Preheat your oven to 350°F (175°C). Grease a 9-inch round cake pan or line it with parchment paper.
Mix dry ingredients: In a large bowl, whisk together 1 1/2 cups almond flour, 1/2 cup coconut flour, 1/2 cup coconut sugar, 1 tsp baking powder, 1/2 tsp baking soda, and 1/4 tsp salt.
Combine wet ingredients: In another bowl, mix 1/2 cup melted coconut oil, 3 large eggs, 1/2 cup almond milk, 1/4 cup maple syrup, 1/4 cup fresh lemon juice, and zest of 1 lemon until smooth.
Blend wet and dry: Pour the wet ingredients into the dry ingredients.
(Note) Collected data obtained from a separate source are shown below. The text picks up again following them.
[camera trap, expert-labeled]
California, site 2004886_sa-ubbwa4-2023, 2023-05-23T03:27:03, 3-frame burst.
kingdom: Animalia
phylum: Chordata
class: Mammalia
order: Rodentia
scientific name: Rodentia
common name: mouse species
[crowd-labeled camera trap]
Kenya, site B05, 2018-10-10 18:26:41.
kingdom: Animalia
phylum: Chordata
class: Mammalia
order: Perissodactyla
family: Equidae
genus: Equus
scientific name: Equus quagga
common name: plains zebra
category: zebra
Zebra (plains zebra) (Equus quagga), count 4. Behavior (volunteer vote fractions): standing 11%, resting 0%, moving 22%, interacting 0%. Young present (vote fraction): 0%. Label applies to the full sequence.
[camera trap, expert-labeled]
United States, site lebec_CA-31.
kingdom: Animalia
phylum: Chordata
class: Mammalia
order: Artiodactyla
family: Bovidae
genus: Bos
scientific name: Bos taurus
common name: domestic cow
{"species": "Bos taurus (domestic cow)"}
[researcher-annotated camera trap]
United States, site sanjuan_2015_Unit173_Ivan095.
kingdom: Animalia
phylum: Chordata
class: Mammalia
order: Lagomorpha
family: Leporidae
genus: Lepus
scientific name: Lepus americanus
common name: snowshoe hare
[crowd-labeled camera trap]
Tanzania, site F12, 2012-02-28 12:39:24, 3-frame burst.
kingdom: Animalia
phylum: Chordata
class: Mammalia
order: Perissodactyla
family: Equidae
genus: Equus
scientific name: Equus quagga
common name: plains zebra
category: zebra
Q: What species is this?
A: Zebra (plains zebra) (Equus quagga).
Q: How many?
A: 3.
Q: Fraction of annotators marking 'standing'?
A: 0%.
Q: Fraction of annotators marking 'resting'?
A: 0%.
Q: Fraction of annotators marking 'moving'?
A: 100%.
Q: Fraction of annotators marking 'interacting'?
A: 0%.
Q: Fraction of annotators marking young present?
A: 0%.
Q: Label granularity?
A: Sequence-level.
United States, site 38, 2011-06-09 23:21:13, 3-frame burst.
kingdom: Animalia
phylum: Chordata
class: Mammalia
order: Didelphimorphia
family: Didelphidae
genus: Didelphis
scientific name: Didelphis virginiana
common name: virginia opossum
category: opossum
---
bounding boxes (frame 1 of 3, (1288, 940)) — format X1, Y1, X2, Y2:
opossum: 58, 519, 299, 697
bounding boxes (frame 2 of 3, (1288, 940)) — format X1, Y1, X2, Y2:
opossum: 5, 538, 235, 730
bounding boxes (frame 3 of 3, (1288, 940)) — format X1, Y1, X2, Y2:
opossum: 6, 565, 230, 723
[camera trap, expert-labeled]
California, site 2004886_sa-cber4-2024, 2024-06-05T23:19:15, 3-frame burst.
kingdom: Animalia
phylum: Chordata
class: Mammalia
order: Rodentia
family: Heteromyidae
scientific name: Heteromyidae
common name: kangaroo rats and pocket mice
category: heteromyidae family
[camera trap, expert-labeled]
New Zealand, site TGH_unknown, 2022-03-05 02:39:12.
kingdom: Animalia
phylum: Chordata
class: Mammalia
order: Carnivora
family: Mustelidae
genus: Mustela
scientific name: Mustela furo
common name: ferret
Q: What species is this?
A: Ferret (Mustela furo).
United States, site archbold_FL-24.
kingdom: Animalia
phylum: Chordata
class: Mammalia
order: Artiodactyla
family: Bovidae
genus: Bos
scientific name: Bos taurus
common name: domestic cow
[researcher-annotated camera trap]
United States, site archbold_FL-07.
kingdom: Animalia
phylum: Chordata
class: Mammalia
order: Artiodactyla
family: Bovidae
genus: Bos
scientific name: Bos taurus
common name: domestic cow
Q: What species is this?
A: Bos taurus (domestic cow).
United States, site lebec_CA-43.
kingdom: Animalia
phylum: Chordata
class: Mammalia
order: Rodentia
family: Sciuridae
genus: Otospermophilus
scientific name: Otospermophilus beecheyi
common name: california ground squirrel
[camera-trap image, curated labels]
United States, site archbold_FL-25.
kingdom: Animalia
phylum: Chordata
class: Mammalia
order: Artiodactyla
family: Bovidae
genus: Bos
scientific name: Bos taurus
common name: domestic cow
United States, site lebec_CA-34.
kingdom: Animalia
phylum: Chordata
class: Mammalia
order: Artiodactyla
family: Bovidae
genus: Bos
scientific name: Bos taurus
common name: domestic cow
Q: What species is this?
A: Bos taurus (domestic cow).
Stir until just combined.
Add blueberries: Gently fold in 1 cup fresh blueberries.
Prepare topping: In a small bowl, combine 2 tbsp coconut sugar, 1 tsp lemon zest, and 1/4 cup chopped almonds.
Assemble cake: Pour batter into the prepared cake pan, spreading evenly. Sprinkle the topping mixture over the batter.
Bake: Place in the oven and bake for 35 minutes, or until a toothpick inserted into the center comes out clean.
Cool and serve: Let the cake cool in the pan for 10 minutes before transferring to a wire rack. Slice and enjoy!